Education : grève reconduite jusqu’au 9 janvier

Le Syndicat national de l’enseignement technique et professionnel (SYNETECPRO) et le Syndicat de l’éducation nationale (SENA) ont décidé mardi de reconduire jusqu’au 9 janvier prochain la grève démarrée le 10 décembre dernier dans le secteur éducation, service publique.

« Le SENA et le SYNETECPRO décident, ici et maintenant, de reconduire leur mouvement de grève jusqu’au vendredi 9 janvier 2026 », ont-ils écrit dans une déclaration commune lue par Ghislain Nguema Mve, président du SYNETECPRO.

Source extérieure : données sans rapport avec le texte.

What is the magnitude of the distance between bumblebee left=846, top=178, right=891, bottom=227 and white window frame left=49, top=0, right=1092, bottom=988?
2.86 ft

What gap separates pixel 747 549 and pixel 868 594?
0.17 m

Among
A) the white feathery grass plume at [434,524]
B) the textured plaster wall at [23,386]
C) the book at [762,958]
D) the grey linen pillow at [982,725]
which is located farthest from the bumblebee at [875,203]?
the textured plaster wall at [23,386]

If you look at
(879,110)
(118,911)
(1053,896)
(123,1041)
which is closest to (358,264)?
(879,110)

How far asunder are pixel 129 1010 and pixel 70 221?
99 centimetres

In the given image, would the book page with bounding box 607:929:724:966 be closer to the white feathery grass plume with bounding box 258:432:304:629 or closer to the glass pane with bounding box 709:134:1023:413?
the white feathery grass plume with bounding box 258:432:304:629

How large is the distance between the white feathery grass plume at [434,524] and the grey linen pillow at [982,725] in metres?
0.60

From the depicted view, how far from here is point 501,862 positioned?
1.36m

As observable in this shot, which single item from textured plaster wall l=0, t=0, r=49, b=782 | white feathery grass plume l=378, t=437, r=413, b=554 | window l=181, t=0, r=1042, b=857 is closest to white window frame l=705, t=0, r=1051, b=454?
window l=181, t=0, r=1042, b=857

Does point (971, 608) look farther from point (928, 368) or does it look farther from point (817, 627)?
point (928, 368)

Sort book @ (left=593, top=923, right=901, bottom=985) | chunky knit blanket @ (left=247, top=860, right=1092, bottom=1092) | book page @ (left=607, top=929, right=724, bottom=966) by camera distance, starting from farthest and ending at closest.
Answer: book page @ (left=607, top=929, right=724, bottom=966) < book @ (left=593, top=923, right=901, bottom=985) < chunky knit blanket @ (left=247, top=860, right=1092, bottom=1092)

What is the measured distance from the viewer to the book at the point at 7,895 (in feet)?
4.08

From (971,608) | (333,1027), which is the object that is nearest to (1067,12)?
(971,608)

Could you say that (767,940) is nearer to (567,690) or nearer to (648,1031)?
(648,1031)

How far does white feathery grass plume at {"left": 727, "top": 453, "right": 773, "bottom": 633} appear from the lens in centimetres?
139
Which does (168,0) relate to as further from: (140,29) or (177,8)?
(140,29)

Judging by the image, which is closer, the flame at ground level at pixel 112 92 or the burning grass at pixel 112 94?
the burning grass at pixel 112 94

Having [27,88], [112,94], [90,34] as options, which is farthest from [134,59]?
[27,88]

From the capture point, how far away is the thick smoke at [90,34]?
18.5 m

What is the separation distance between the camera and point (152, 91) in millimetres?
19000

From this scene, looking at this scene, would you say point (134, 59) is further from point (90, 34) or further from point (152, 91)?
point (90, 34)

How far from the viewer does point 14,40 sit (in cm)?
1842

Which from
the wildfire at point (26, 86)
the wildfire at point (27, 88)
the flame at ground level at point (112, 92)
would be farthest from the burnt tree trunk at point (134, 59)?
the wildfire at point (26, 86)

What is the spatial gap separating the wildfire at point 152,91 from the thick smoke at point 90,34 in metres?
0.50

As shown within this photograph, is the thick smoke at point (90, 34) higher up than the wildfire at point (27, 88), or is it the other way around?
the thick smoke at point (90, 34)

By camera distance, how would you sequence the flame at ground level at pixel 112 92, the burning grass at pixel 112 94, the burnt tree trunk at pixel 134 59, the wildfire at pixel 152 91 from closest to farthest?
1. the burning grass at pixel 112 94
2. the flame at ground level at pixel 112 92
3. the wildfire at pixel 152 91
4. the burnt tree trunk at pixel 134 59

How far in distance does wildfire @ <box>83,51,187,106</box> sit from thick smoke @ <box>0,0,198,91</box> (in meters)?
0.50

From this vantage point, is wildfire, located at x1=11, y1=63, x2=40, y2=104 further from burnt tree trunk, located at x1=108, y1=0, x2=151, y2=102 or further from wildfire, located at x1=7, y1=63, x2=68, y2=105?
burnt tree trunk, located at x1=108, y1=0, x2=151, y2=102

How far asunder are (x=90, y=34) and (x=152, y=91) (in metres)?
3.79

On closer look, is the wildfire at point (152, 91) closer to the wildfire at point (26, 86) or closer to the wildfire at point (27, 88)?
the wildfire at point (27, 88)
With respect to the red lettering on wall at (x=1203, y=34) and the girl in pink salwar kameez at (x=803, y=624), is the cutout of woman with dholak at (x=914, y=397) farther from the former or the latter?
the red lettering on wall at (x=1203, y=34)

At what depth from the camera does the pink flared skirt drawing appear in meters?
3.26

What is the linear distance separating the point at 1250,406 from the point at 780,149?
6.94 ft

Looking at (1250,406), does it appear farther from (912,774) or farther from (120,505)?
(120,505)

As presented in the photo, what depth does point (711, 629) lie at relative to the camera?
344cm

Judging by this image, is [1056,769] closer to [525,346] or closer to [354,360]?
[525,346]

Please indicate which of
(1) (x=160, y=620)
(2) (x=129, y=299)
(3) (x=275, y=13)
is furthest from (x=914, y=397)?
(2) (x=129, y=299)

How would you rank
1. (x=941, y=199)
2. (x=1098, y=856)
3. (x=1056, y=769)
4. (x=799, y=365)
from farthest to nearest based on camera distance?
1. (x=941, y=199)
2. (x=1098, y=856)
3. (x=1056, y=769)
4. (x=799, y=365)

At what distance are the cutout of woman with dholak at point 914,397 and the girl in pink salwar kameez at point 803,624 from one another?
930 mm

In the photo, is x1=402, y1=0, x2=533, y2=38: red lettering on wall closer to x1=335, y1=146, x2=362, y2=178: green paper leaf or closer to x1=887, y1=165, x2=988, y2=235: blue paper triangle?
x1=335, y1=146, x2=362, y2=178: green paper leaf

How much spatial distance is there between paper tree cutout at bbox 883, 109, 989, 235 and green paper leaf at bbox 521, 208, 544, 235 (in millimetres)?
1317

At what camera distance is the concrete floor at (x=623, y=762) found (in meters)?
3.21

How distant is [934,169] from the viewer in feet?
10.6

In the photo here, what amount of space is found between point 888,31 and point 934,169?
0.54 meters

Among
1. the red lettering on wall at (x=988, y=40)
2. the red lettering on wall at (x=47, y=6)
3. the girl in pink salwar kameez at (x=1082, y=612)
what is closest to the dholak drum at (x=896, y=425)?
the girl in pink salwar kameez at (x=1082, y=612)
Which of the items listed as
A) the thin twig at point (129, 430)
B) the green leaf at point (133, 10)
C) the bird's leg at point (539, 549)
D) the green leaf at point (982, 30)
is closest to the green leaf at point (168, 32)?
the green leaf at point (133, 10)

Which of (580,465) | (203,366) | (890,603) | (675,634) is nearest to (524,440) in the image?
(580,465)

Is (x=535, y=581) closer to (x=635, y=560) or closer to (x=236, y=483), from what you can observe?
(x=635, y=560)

Les deux syndicats « se réservent le droit de poursuivre le mouvement si la prise en compte de leurs revendications n’est pas effective ».

Le SENA et le SYNETECPRO soutiennent que le cahier de charges déposé sur la table du gouvernement reste sans suite. Ils soutiennent avoir été reçu par l’ancien ministre de l’enseignement supérieur, assurant l’intérim du ministre de l’Education nationale, démissionnaire.

La rencontre n’a produit aucun effet positif sur les doléances des enseignants, soutiennent les deux syndicats.

Les principales revendications des grévistes tournent autours de la régularisation des situations administratives (recrutements, intégrations, titularisations, avancements automatiques, reclassements après stage); la prime d’éloignement dans les zones rurales reculées; le paiement des rappels solde; le paiement de tous les arriérés de salaires arbitrairement suspendus et enfin la mise en place d’un guichet unique spécial chargé de l’accélération du traitement des situations administratives des agents du secteur Education.

Les partenaires sociaux accusent le gouvernement de plonger dans un « mutisme coupable ».

Face à l’urgence d’une sortie de crise, les partenaires sociaux proposent la mise en place d’une commission interministérielle chargée de la régularisation des situations administratives avec l’instauration d’un guichet unique.

La grève d’avertissement du 10 décembre est devenue étouffante pour les élèves et leurs parents. Les cours sensés reprendre hier lundi après les fêtes de fin d’année n’ont jamais été effectifs. Les enfants des écoles, collèges et lycées du secteur publique restent à la maison alors que leurs collègues du privé ont bien redémarré les cours.

Le Gabon fait face à un système à deux vitesses dont les principales victimes sont les enfants du secteur publique.